The Ministry of Environment encourages folks to keep their distance, respect the wildlife in town, and slow down when they see them on the shoulder or off the road.

"Saskatchewan towns and cities contain ample green spaces that are attractive to wildlife, making wildlife management in urban areas a challenge," said a Ministry of Environment statement. "Animals can move many kilometres to areas that provide cover and food in winter."

This migration into populated areas is called 'wintering.' This behaviour sees them seeking shelter in areas with ample food and cover. City parks, golf courses, and even some yards are the exact kind of environment that they tend to seek out.

The lack of predators is a big appeal for deer, pronghorns, and other critters in the city. While they are typically skittish around people, they can become friendly if offered food, which is problematic. When they become used to being fed, they can become dependent instead of foraging their feed. This is harmful because they become unable to survive independently, which is far from the intended helpfulness of many kind residents just trying to feed these creatures.
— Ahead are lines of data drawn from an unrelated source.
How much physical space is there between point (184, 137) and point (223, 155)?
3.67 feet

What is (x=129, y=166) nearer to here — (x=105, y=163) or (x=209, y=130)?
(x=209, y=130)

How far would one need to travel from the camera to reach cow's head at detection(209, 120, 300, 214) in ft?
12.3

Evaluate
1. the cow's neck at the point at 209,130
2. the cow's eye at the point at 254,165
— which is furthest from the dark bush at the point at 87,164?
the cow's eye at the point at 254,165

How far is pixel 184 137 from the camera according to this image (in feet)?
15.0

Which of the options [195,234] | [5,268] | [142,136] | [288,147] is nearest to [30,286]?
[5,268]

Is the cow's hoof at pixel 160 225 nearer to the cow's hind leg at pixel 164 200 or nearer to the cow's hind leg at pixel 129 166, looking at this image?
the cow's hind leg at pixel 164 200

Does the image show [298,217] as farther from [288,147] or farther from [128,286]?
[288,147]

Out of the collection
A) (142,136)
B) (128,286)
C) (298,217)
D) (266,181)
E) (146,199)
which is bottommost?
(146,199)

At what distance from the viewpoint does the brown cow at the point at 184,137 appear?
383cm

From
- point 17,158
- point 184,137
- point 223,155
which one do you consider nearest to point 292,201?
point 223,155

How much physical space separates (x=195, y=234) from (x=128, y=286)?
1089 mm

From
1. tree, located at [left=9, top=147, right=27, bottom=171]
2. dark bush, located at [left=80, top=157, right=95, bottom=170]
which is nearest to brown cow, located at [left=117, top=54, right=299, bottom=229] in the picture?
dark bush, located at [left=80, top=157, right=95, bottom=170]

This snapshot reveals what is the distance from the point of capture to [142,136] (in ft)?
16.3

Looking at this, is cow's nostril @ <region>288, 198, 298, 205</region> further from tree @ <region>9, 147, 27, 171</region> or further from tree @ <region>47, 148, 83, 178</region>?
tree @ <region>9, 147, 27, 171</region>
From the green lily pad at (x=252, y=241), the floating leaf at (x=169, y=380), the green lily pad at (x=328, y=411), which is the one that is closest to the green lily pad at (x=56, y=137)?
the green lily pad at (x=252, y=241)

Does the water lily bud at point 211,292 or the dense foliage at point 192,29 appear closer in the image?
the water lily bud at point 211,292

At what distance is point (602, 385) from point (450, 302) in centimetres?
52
"The best way to limit conflict with wildlife in urban areas is to manage food attractants, including intentional feeding, or unsecured garbage or compost, pet food or bird feeders," The Ministry clarrified. "Fencing deer out is the most effective and permanent method."

Quite a wide selection of fencing is available for managing deer and wildlife. It can even be effective to fence off individual plants with wire cages.

Scare devices are also an effective solution for deterring wildlife. Artificial noise makers, honking horns, and motion-activated high-pitch devices are all commonly available.

"Dog barking can also be an extremely effective wildlife deterrent, though it is important to keep dogs leashed and under control around wildlife."

If anyone would like to help contribute to direct efforts to manage wildlife, they can do so through the Fish and Wildlife Fund.